● OBJECTIVE: In the passage on the query language, translate this sentence into Spanish: "The language was based on the now defunct Xesam user search language specification."

● PASSAGE:

* * * * * * *

The query language

The query language processor is activated in the GUI simple search entry when the search mode selector is set to Query Language. It can also be used with the KIO slave or the command line search. It broadly has the same capabilities as the complex search interface in the GUI.

The language was based on the now defunct Xesam user search language specification.

If the results of a query language search puzzle you and you doubt what has been actually searched for, you can use the GUI Show Query link at the top of the result list to check the exact query which was finally executed by Xapian.

Here follows a sample request that we are going to explain:

          author:"john doe" Beatles OR Lennon Live OR Unplugged -potatoes
      

This would search for all documents with John Doe appearing as a phrase in the author field (exactly what this is would depend on the document type, ie: the From: header, for an email message), and containing either beatles or lennon and either live or unplugged but not potatoes (in any part of the document).

An element is composed of an optional field specification, and a value, separated by a colon (the field separator is the last colon in the element). Examples: Eugenie, author:balzac, dc:title:grandet dc:title:"eugenie grandet"

The colon, if present, means "contains". Xesam defines other relations, which are mostly unsupported for now (except in special cases, described further down).

* * * * * * *

Data records
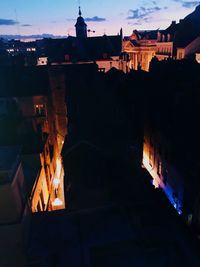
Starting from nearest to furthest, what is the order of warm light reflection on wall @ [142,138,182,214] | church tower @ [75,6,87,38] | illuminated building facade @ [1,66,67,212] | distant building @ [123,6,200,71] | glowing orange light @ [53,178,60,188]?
1. illuminated building facade @ [1,66,67,212]
2. warm light reflection on wall @ [142,138,182,214]
3. glowing orange light @ [53,178,60,188]
4. distant building @ [123,6,200,71]
5. church tower @ [75,6,87,38]

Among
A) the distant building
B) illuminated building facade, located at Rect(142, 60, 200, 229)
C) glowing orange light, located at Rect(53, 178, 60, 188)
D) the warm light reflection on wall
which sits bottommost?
glowing orange light, located at Rect(53, 178, 60, 188)

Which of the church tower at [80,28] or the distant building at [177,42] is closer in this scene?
the distant building at [177,42]

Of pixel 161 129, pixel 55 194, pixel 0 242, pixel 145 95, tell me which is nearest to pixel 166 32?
pixel 145 95

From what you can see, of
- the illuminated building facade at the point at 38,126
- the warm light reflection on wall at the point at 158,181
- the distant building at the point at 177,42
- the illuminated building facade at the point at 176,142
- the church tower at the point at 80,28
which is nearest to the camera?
the illuminated building facade at the point at 176,142

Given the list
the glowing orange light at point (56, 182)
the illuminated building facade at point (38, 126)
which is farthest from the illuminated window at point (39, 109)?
the glowing orange light at point (56, 182)

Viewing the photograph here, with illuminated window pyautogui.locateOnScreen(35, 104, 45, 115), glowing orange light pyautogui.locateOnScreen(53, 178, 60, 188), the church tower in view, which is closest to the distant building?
the church tower

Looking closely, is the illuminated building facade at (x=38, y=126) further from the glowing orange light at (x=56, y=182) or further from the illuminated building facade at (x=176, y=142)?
the illuminated building facade at (x=176, y=142)

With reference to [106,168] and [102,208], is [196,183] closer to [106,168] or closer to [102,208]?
[106,168]

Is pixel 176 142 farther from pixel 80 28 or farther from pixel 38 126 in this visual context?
pixel 80 28

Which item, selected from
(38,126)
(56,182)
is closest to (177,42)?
(38,126)

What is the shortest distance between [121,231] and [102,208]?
1898mm

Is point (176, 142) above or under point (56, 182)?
above

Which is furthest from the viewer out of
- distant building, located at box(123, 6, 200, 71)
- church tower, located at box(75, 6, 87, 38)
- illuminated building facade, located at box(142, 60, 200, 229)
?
church tower, located at box(75, 6, 87, 38)

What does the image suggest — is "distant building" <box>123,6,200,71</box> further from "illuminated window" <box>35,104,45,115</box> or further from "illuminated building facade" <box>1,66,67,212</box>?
"illuminated window" <box>35,104,45,115</box>
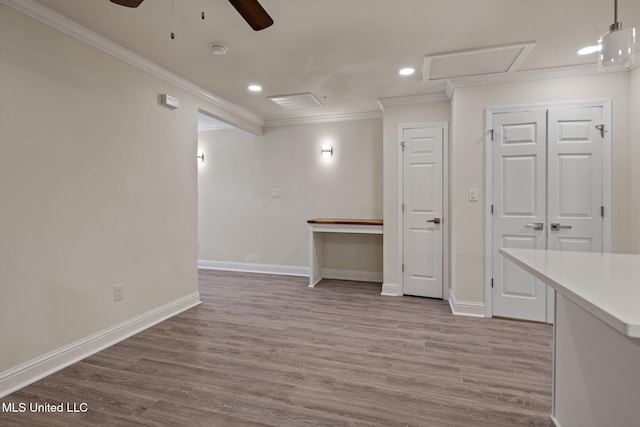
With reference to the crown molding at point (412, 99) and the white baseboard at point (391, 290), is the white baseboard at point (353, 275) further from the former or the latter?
the crown molding at point (412, 99)

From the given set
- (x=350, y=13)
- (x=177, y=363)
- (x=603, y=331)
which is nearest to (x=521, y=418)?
(x=603, y=331)

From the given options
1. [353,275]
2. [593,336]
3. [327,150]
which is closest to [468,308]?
[353,275]

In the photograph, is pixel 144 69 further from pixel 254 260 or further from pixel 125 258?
pixel 254 260

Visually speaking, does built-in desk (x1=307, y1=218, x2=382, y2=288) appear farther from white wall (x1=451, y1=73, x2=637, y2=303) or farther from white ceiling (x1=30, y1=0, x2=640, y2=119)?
white ceiling (x1=30, y1=0, x2=640, y2=119)

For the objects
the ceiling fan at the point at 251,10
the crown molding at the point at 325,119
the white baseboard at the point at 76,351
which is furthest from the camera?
the crown molding at the point at 325,119

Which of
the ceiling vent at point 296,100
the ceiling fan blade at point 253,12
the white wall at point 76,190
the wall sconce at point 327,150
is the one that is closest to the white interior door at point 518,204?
the ceiling vent at point 296,100

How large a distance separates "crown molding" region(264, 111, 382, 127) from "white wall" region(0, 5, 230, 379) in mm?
Result: 2021

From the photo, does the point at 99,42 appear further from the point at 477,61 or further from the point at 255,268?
the point at 255,268

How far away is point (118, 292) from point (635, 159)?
4695 millimetres

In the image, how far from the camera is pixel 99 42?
8.00 feet

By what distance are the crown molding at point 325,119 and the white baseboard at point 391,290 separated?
7.92 feet

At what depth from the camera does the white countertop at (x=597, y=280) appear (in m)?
0.73

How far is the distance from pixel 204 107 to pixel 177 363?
2787 millimetres

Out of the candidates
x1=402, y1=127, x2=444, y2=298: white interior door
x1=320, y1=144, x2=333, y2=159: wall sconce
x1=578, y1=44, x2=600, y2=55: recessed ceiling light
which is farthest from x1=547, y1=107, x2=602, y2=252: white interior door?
x1=320, y1=144, x2=333, y2=159: wall sconce
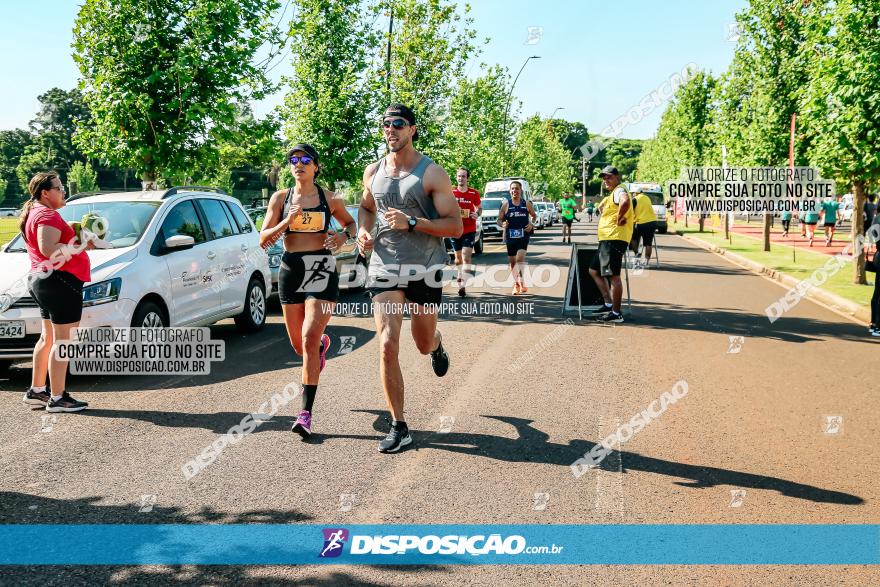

* * * * * * *

● CORRECT RESULT: El lenguaje se basó en la especificación del lenguaje de búsqueda de usuario de Xesam, hoy desaparecida.